Dr. Ian D. Marder
Maynooth University, School of Law and Criminology
Following our mapping exercises of restorative justice in Ireland in 2019 and 2020, we are pleased to publish a third dataset, covering the 2021 and 2022 calendar years. The new data provide a tentative picture of the number of referrals that restorative justice services received in the past two years and the numbers of cases completed, including those that involved direct and indirect victim dialogue.
As in previous years, the dataset is imperfect and partial. We are very grateful to service providers for working with us to try to collate these data, despite the need, in many cases, for this to be done manually. As former Restorative Justice: Strategies for Change partner Dr. Kieran O’Dwyer wrote in our blog, measuring restorative justice in Ireland presents significant challenges.
The caveats are sufficient that we should probably begin with them. First, our datasets from 2021 and 2022 are slightly different from those from 2019 and 2020. For example, we have not yet been able to obtain data from An Garda Síochána on the use of restorative justice with youth cautions for 2021 and 2022. This requires us to deduct the Garda figures from previous years when comparing national caseloads over the four-year period.
Second, as in previous years, the 2021 and 2022 datasets are incomplete. This is for two reasons. As noted, gaps in data recording and management systems required mangers and caseworkers to trawl through files and count completions manually. In addition, some providers lacked access to records from previous years or from parts of their wider organisations, consequently omitting some cases.

## RECORDS SHOWN

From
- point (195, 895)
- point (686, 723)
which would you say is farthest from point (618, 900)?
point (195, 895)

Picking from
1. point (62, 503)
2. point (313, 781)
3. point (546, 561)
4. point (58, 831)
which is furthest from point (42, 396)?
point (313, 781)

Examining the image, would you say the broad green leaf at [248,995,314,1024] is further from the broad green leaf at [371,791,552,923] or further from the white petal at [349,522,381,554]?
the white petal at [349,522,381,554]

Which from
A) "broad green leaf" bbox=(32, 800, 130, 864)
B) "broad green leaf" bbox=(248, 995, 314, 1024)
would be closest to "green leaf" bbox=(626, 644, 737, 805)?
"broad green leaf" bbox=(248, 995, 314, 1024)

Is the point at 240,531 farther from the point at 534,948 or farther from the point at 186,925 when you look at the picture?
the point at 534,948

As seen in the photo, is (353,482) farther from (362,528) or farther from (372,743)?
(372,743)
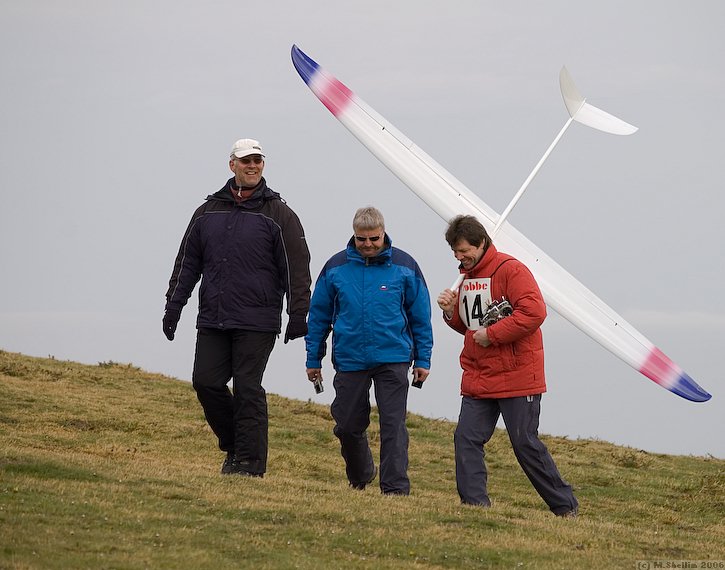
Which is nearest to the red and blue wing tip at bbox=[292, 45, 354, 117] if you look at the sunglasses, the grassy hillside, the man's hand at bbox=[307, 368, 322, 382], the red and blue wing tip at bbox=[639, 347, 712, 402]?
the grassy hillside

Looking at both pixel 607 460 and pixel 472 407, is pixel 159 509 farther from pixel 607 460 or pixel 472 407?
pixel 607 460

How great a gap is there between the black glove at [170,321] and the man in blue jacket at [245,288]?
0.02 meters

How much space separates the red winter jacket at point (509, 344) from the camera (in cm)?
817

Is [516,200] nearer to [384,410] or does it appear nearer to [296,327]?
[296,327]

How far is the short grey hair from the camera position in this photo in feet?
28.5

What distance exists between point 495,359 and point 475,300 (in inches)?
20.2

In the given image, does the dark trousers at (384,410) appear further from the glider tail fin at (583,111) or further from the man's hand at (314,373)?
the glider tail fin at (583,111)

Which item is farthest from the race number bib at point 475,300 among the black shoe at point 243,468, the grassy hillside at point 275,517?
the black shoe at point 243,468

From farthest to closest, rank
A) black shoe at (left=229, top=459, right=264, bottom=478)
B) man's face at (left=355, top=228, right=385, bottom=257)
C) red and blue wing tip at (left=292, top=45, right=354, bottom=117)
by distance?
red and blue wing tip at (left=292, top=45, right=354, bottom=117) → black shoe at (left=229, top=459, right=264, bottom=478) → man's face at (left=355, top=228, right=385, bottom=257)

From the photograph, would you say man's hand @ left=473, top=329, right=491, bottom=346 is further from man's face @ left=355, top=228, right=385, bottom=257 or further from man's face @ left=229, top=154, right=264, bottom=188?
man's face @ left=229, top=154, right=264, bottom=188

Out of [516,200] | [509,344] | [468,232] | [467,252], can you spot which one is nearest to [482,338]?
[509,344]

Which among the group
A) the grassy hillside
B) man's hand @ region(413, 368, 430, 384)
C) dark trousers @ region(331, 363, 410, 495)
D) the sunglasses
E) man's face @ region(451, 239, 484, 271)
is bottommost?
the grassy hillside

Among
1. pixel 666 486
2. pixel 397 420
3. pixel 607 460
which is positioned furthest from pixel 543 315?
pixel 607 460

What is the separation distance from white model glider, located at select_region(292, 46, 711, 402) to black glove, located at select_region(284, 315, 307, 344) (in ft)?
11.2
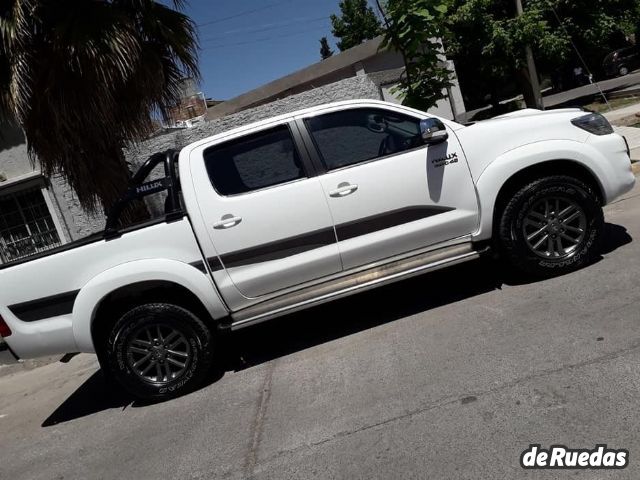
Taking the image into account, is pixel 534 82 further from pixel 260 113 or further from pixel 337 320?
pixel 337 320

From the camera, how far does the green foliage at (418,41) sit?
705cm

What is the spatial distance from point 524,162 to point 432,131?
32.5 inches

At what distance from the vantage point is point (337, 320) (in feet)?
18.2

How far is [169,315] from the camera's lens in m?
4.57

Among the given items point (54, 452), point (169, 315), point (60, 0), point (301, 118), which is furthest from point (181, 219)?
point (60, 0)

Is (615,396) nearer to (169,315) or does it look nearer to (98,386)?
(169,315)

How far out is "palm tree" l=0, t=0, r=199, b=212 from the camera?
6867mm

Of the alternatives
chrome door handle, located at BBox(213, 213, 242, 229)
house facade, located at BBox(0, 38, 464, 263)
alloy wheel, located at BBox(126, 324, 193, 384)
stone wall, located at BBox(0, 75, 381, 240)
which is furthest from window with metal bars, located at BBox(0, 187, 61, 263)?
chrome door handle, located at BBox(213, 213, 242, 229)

* * *

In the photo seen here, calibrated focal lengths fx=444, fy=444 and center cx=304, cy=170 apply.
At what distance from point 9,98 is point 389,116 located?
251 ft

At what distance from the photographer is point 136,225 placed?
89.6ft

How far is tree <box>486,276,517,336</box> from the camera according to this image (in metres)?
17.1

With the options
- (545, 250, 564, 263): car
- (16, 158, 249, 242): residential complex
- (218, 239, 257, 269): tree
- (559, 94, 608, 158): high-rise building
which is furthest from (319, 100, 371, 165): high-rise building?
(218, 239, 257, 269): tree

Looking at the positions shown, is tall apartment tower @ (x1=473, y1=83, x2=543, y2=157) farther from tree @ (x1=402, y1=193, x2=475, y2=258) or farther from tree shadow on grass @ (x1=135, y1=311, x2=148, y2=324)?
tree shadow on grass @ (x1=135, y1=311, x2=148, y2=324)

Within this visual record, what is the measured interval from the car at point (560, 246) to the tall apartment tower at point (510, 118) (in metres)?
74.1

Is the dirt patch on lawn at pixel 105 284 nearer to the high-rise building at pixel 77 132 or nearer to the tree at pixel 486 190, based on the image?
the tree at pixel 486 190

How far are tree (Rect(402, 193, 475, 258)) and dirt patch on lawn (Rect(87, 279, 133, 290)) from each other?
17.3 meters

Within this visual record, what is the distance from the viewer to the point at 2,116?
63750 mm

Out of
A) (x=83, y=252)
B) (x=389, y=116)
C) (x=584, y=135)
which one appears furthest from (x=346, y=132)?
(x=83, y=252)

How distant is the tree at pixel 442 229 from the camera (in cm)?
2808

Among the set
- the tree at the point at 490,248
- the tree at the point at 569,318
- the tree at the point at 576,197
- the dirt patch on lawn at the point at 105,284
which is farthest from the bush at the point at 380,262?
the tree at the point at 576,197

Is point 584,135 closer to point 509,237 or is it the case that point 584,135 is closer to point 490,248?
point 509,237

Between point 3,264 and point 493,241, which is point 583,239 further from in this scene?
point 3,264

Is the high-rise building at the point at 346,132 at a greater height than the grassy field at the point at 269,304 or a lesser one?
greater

## SET OF TASKS
A. In the passage on restorative justice data in Ireland, copy the stretch from "As in previous years, the dataset" through "presents significant challenges.", replacing "blog" with "newsletter".
B. Answer these questions from the passage on restorative justice data in Ireland:
(i) Which calendar years does the third dataset cover?
(ii) From which body have data on the use of restorative justice with youth cautions for 2021 and 2022 not yet been obtained?
(iii) Which former Restorative Justice: Strategies for Change partner wrote that measuring restorative justice in Ireland presents significant challenges?
C. Summarize the passage on restorative justice data in Ireland in two sentences.

## RESPONSES FOR EACH TASK
A.
As in previous years, the dataset is imperfect and partial. We are very grateful to service providers for working with us to try to collate these data, despite the need, in many cases, for this to be done manually. As former Restorative Justice: Strategies for Change partner Dr. Kieran O’Dwyer wrote in our newsletter, measuring restorative justice in Ireland presents significant challenges.

B.
(i) 2021 and 2022
(ii) An Garda Síochána
(iii) Dr. Kieran O'Dwyer

C. After mapping restorative justice in Ireland in 2019 and 2020, the authors have published a third dataset for 2021 and 2022 that gives a tentative picture of referrals to restorative justice services and of completed cases. The dataset is imperfect and partial: it lacks Garda youth caution figures, so it differs from earlier years, and it is incomplete because providers had to count cases manually or could not reach some records.